Depuis l’indépendance, le Sénégal a vu défiler dix-sept Premiers ministres  en dehors de l’actuel occupant du poste, Ousmane Sonko. Tous, quelles que soient leurs obédiences politiques, ont respecté un principe fondamental : incarner la rigueur républicaine. Garder le cap de la continuité étatique. Être des courroies de transmission loyales de la volonté présidentielle, sans jamais céder aux tentations de l’agitation politicienne.

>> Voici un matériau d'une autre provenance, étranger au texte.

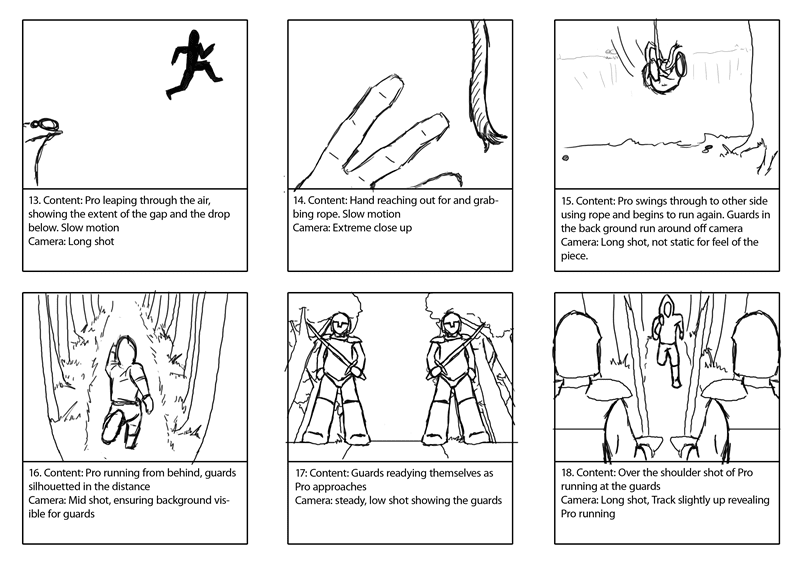 13. Content: Pro leaping through the air, showing the extent of the gap and the drop below. Slow motion
Camera: Long shot

14. Content: Hand reaching out for and grabbing rope. Slow motion
Camera: Extreme close up

15. Content: Pro swings through to other side using rope and begins to run again. Guards in the back ground run around off camera
Camera: Long shot, not static for feel of the piece.

16. Content: Pro running from behind, guards silhouetted in the distance
Camera: Mid shot, ensuring background visible for guards

17: Content: Guards readying themselves as Pro approaches
Camera: steady, low shot showing the guards

18. Content: Over the shoulder shot of Pro running at the guards
Camera: Long shot, Track slightly up revealing Pro running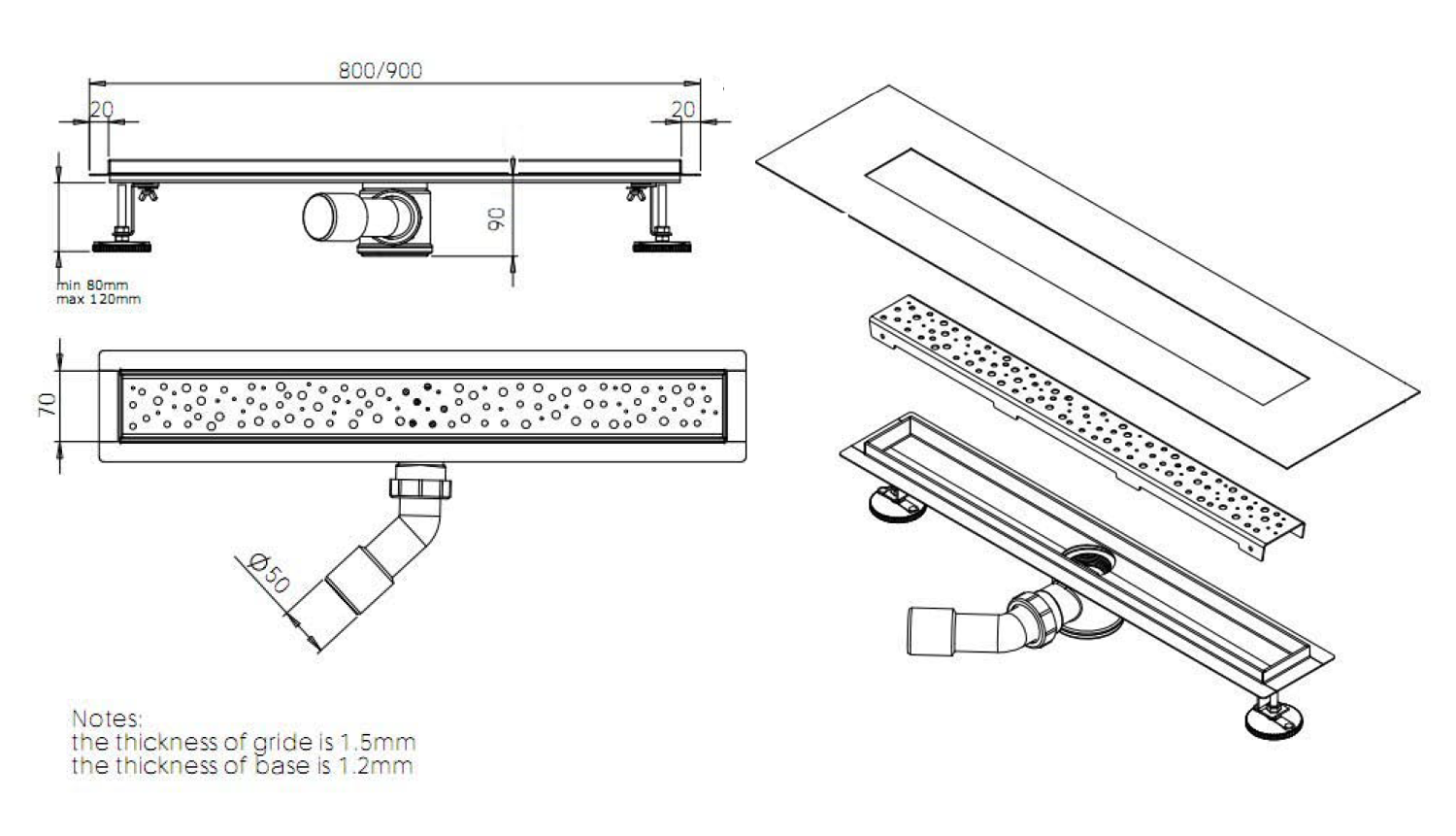 800/900

20

20

90

min 80mm
max 120mm

70

Ø50

Notes:
the thickness of gride is 1.5mm
the thickness of base is 1.2mm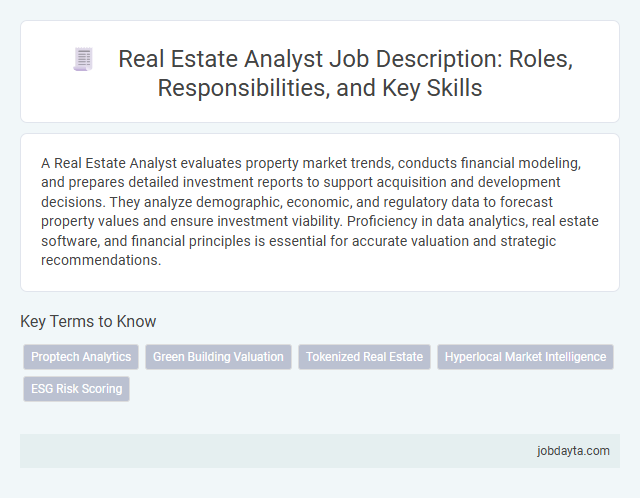 Real Estate Analyst Job Description: Roles, Responsibilities, and Key Skills

A Real Estate Analyst evaluates property market trends, conducts financial modeling, and prepares detailed investment reports to support acquisition and development decisions. They analyze demographic, economic, and regulatory data to forecast property values and ensure investment viability. Proficiency in data analytics, real estate software, and financial principles is essential for accurate valuation and strategic recommendations.

Key Terms to Know

Proptech Analytics

Green Building Valuation

Tokenized Real Estate

Hyperlocal Market Intelligence

ESG Risk Scoring

jobdayta.com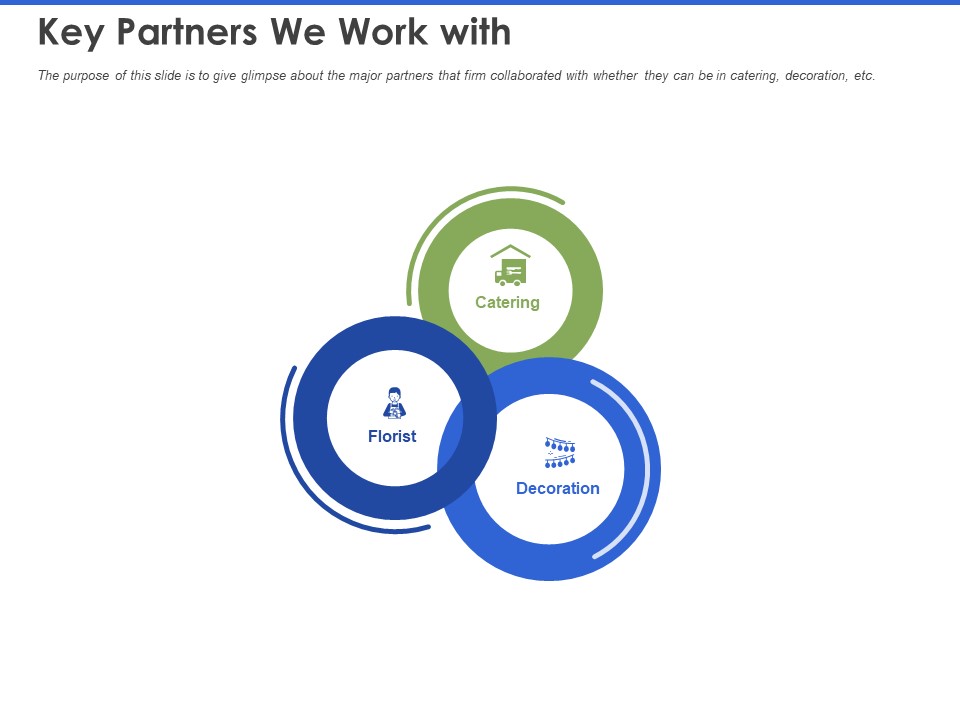 Key Partners We Work with

The purpose of this slide is to give glimpse about the major partners that firm collaborated with whether they can be in catering, decoration, etc.

Catering

Florist

Decoration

La fonction exigeait et exige encore une posture faite de discrétion, de maîtrise de soi, et de fidélité à l’institution. Les Premiers ministres successifs se sont ainsi tenus à distance des controverses, évitant soigneusement toute prise de parole intempestive ou attitude susceptible de compromettre l’équilibre des pouvoirs. Ils savaient que leur rôle n’était pas d’occuper le devant de la scène, mais de garantir l’efficacité de l’action gouvernementale dans le respect strict de la hiérarchie républicaine.

Jamais un chef du gouvernement ne s’était permis de contester publiquement une décision judiciaire, de dénigrer les institutions ou d’alimenter des tensions avec la présidence. Jamais la Primature n’avait été transformée en tribune de règlements de comptes ou de provocations.

Aujourd’hui, une nouvelle posture semble émerger, brouillant les repères. La fonction, autrefois marquée par la technicité et l’équilibre, devient l’instrument d’un discours plus clivant, plus direct, parfois même populiste. Faut-il s’en réjouir au nom de la « proximité avec le peuple » ? Ou s’en inquiéter pour ce qu’elle révèle d’une mutation profonde dans la culture républicaine sénégalaise ?

La question est posée : le Premier ministre peut-il être à la fois pilote de l’action publique et figure contestataire du système qu’il sert ? Cette tension entre loyauté institutionnelle et posture oppositionnelle interroge. Car derrière cette évolution se profile une remise en cause du sens même de l’État.

Si cette rupture se confirme, elle marquera un tournant. Non pas simplement politique, mais structurel. Car la Primature n’est pas un espace de provocation. C’est un lieu d’arbitrage, de gravité, et de synthèse. C’est là que s’élabore la stabilité gouvernementale. C’est là que se joue l’autorité de l’État dans ses formes les plus sensibles.

Dans un contexte national et international exigeant, il est plus que jamais nécessaire de préserver la dignité des fonctions républicaines. De résister aux dérives de l’instant. Et de rappeler que le respect des institutions ne relève pas d’un formalisme désuet, mais d’un engagement fondamental pour la pérennité de notre démocratie.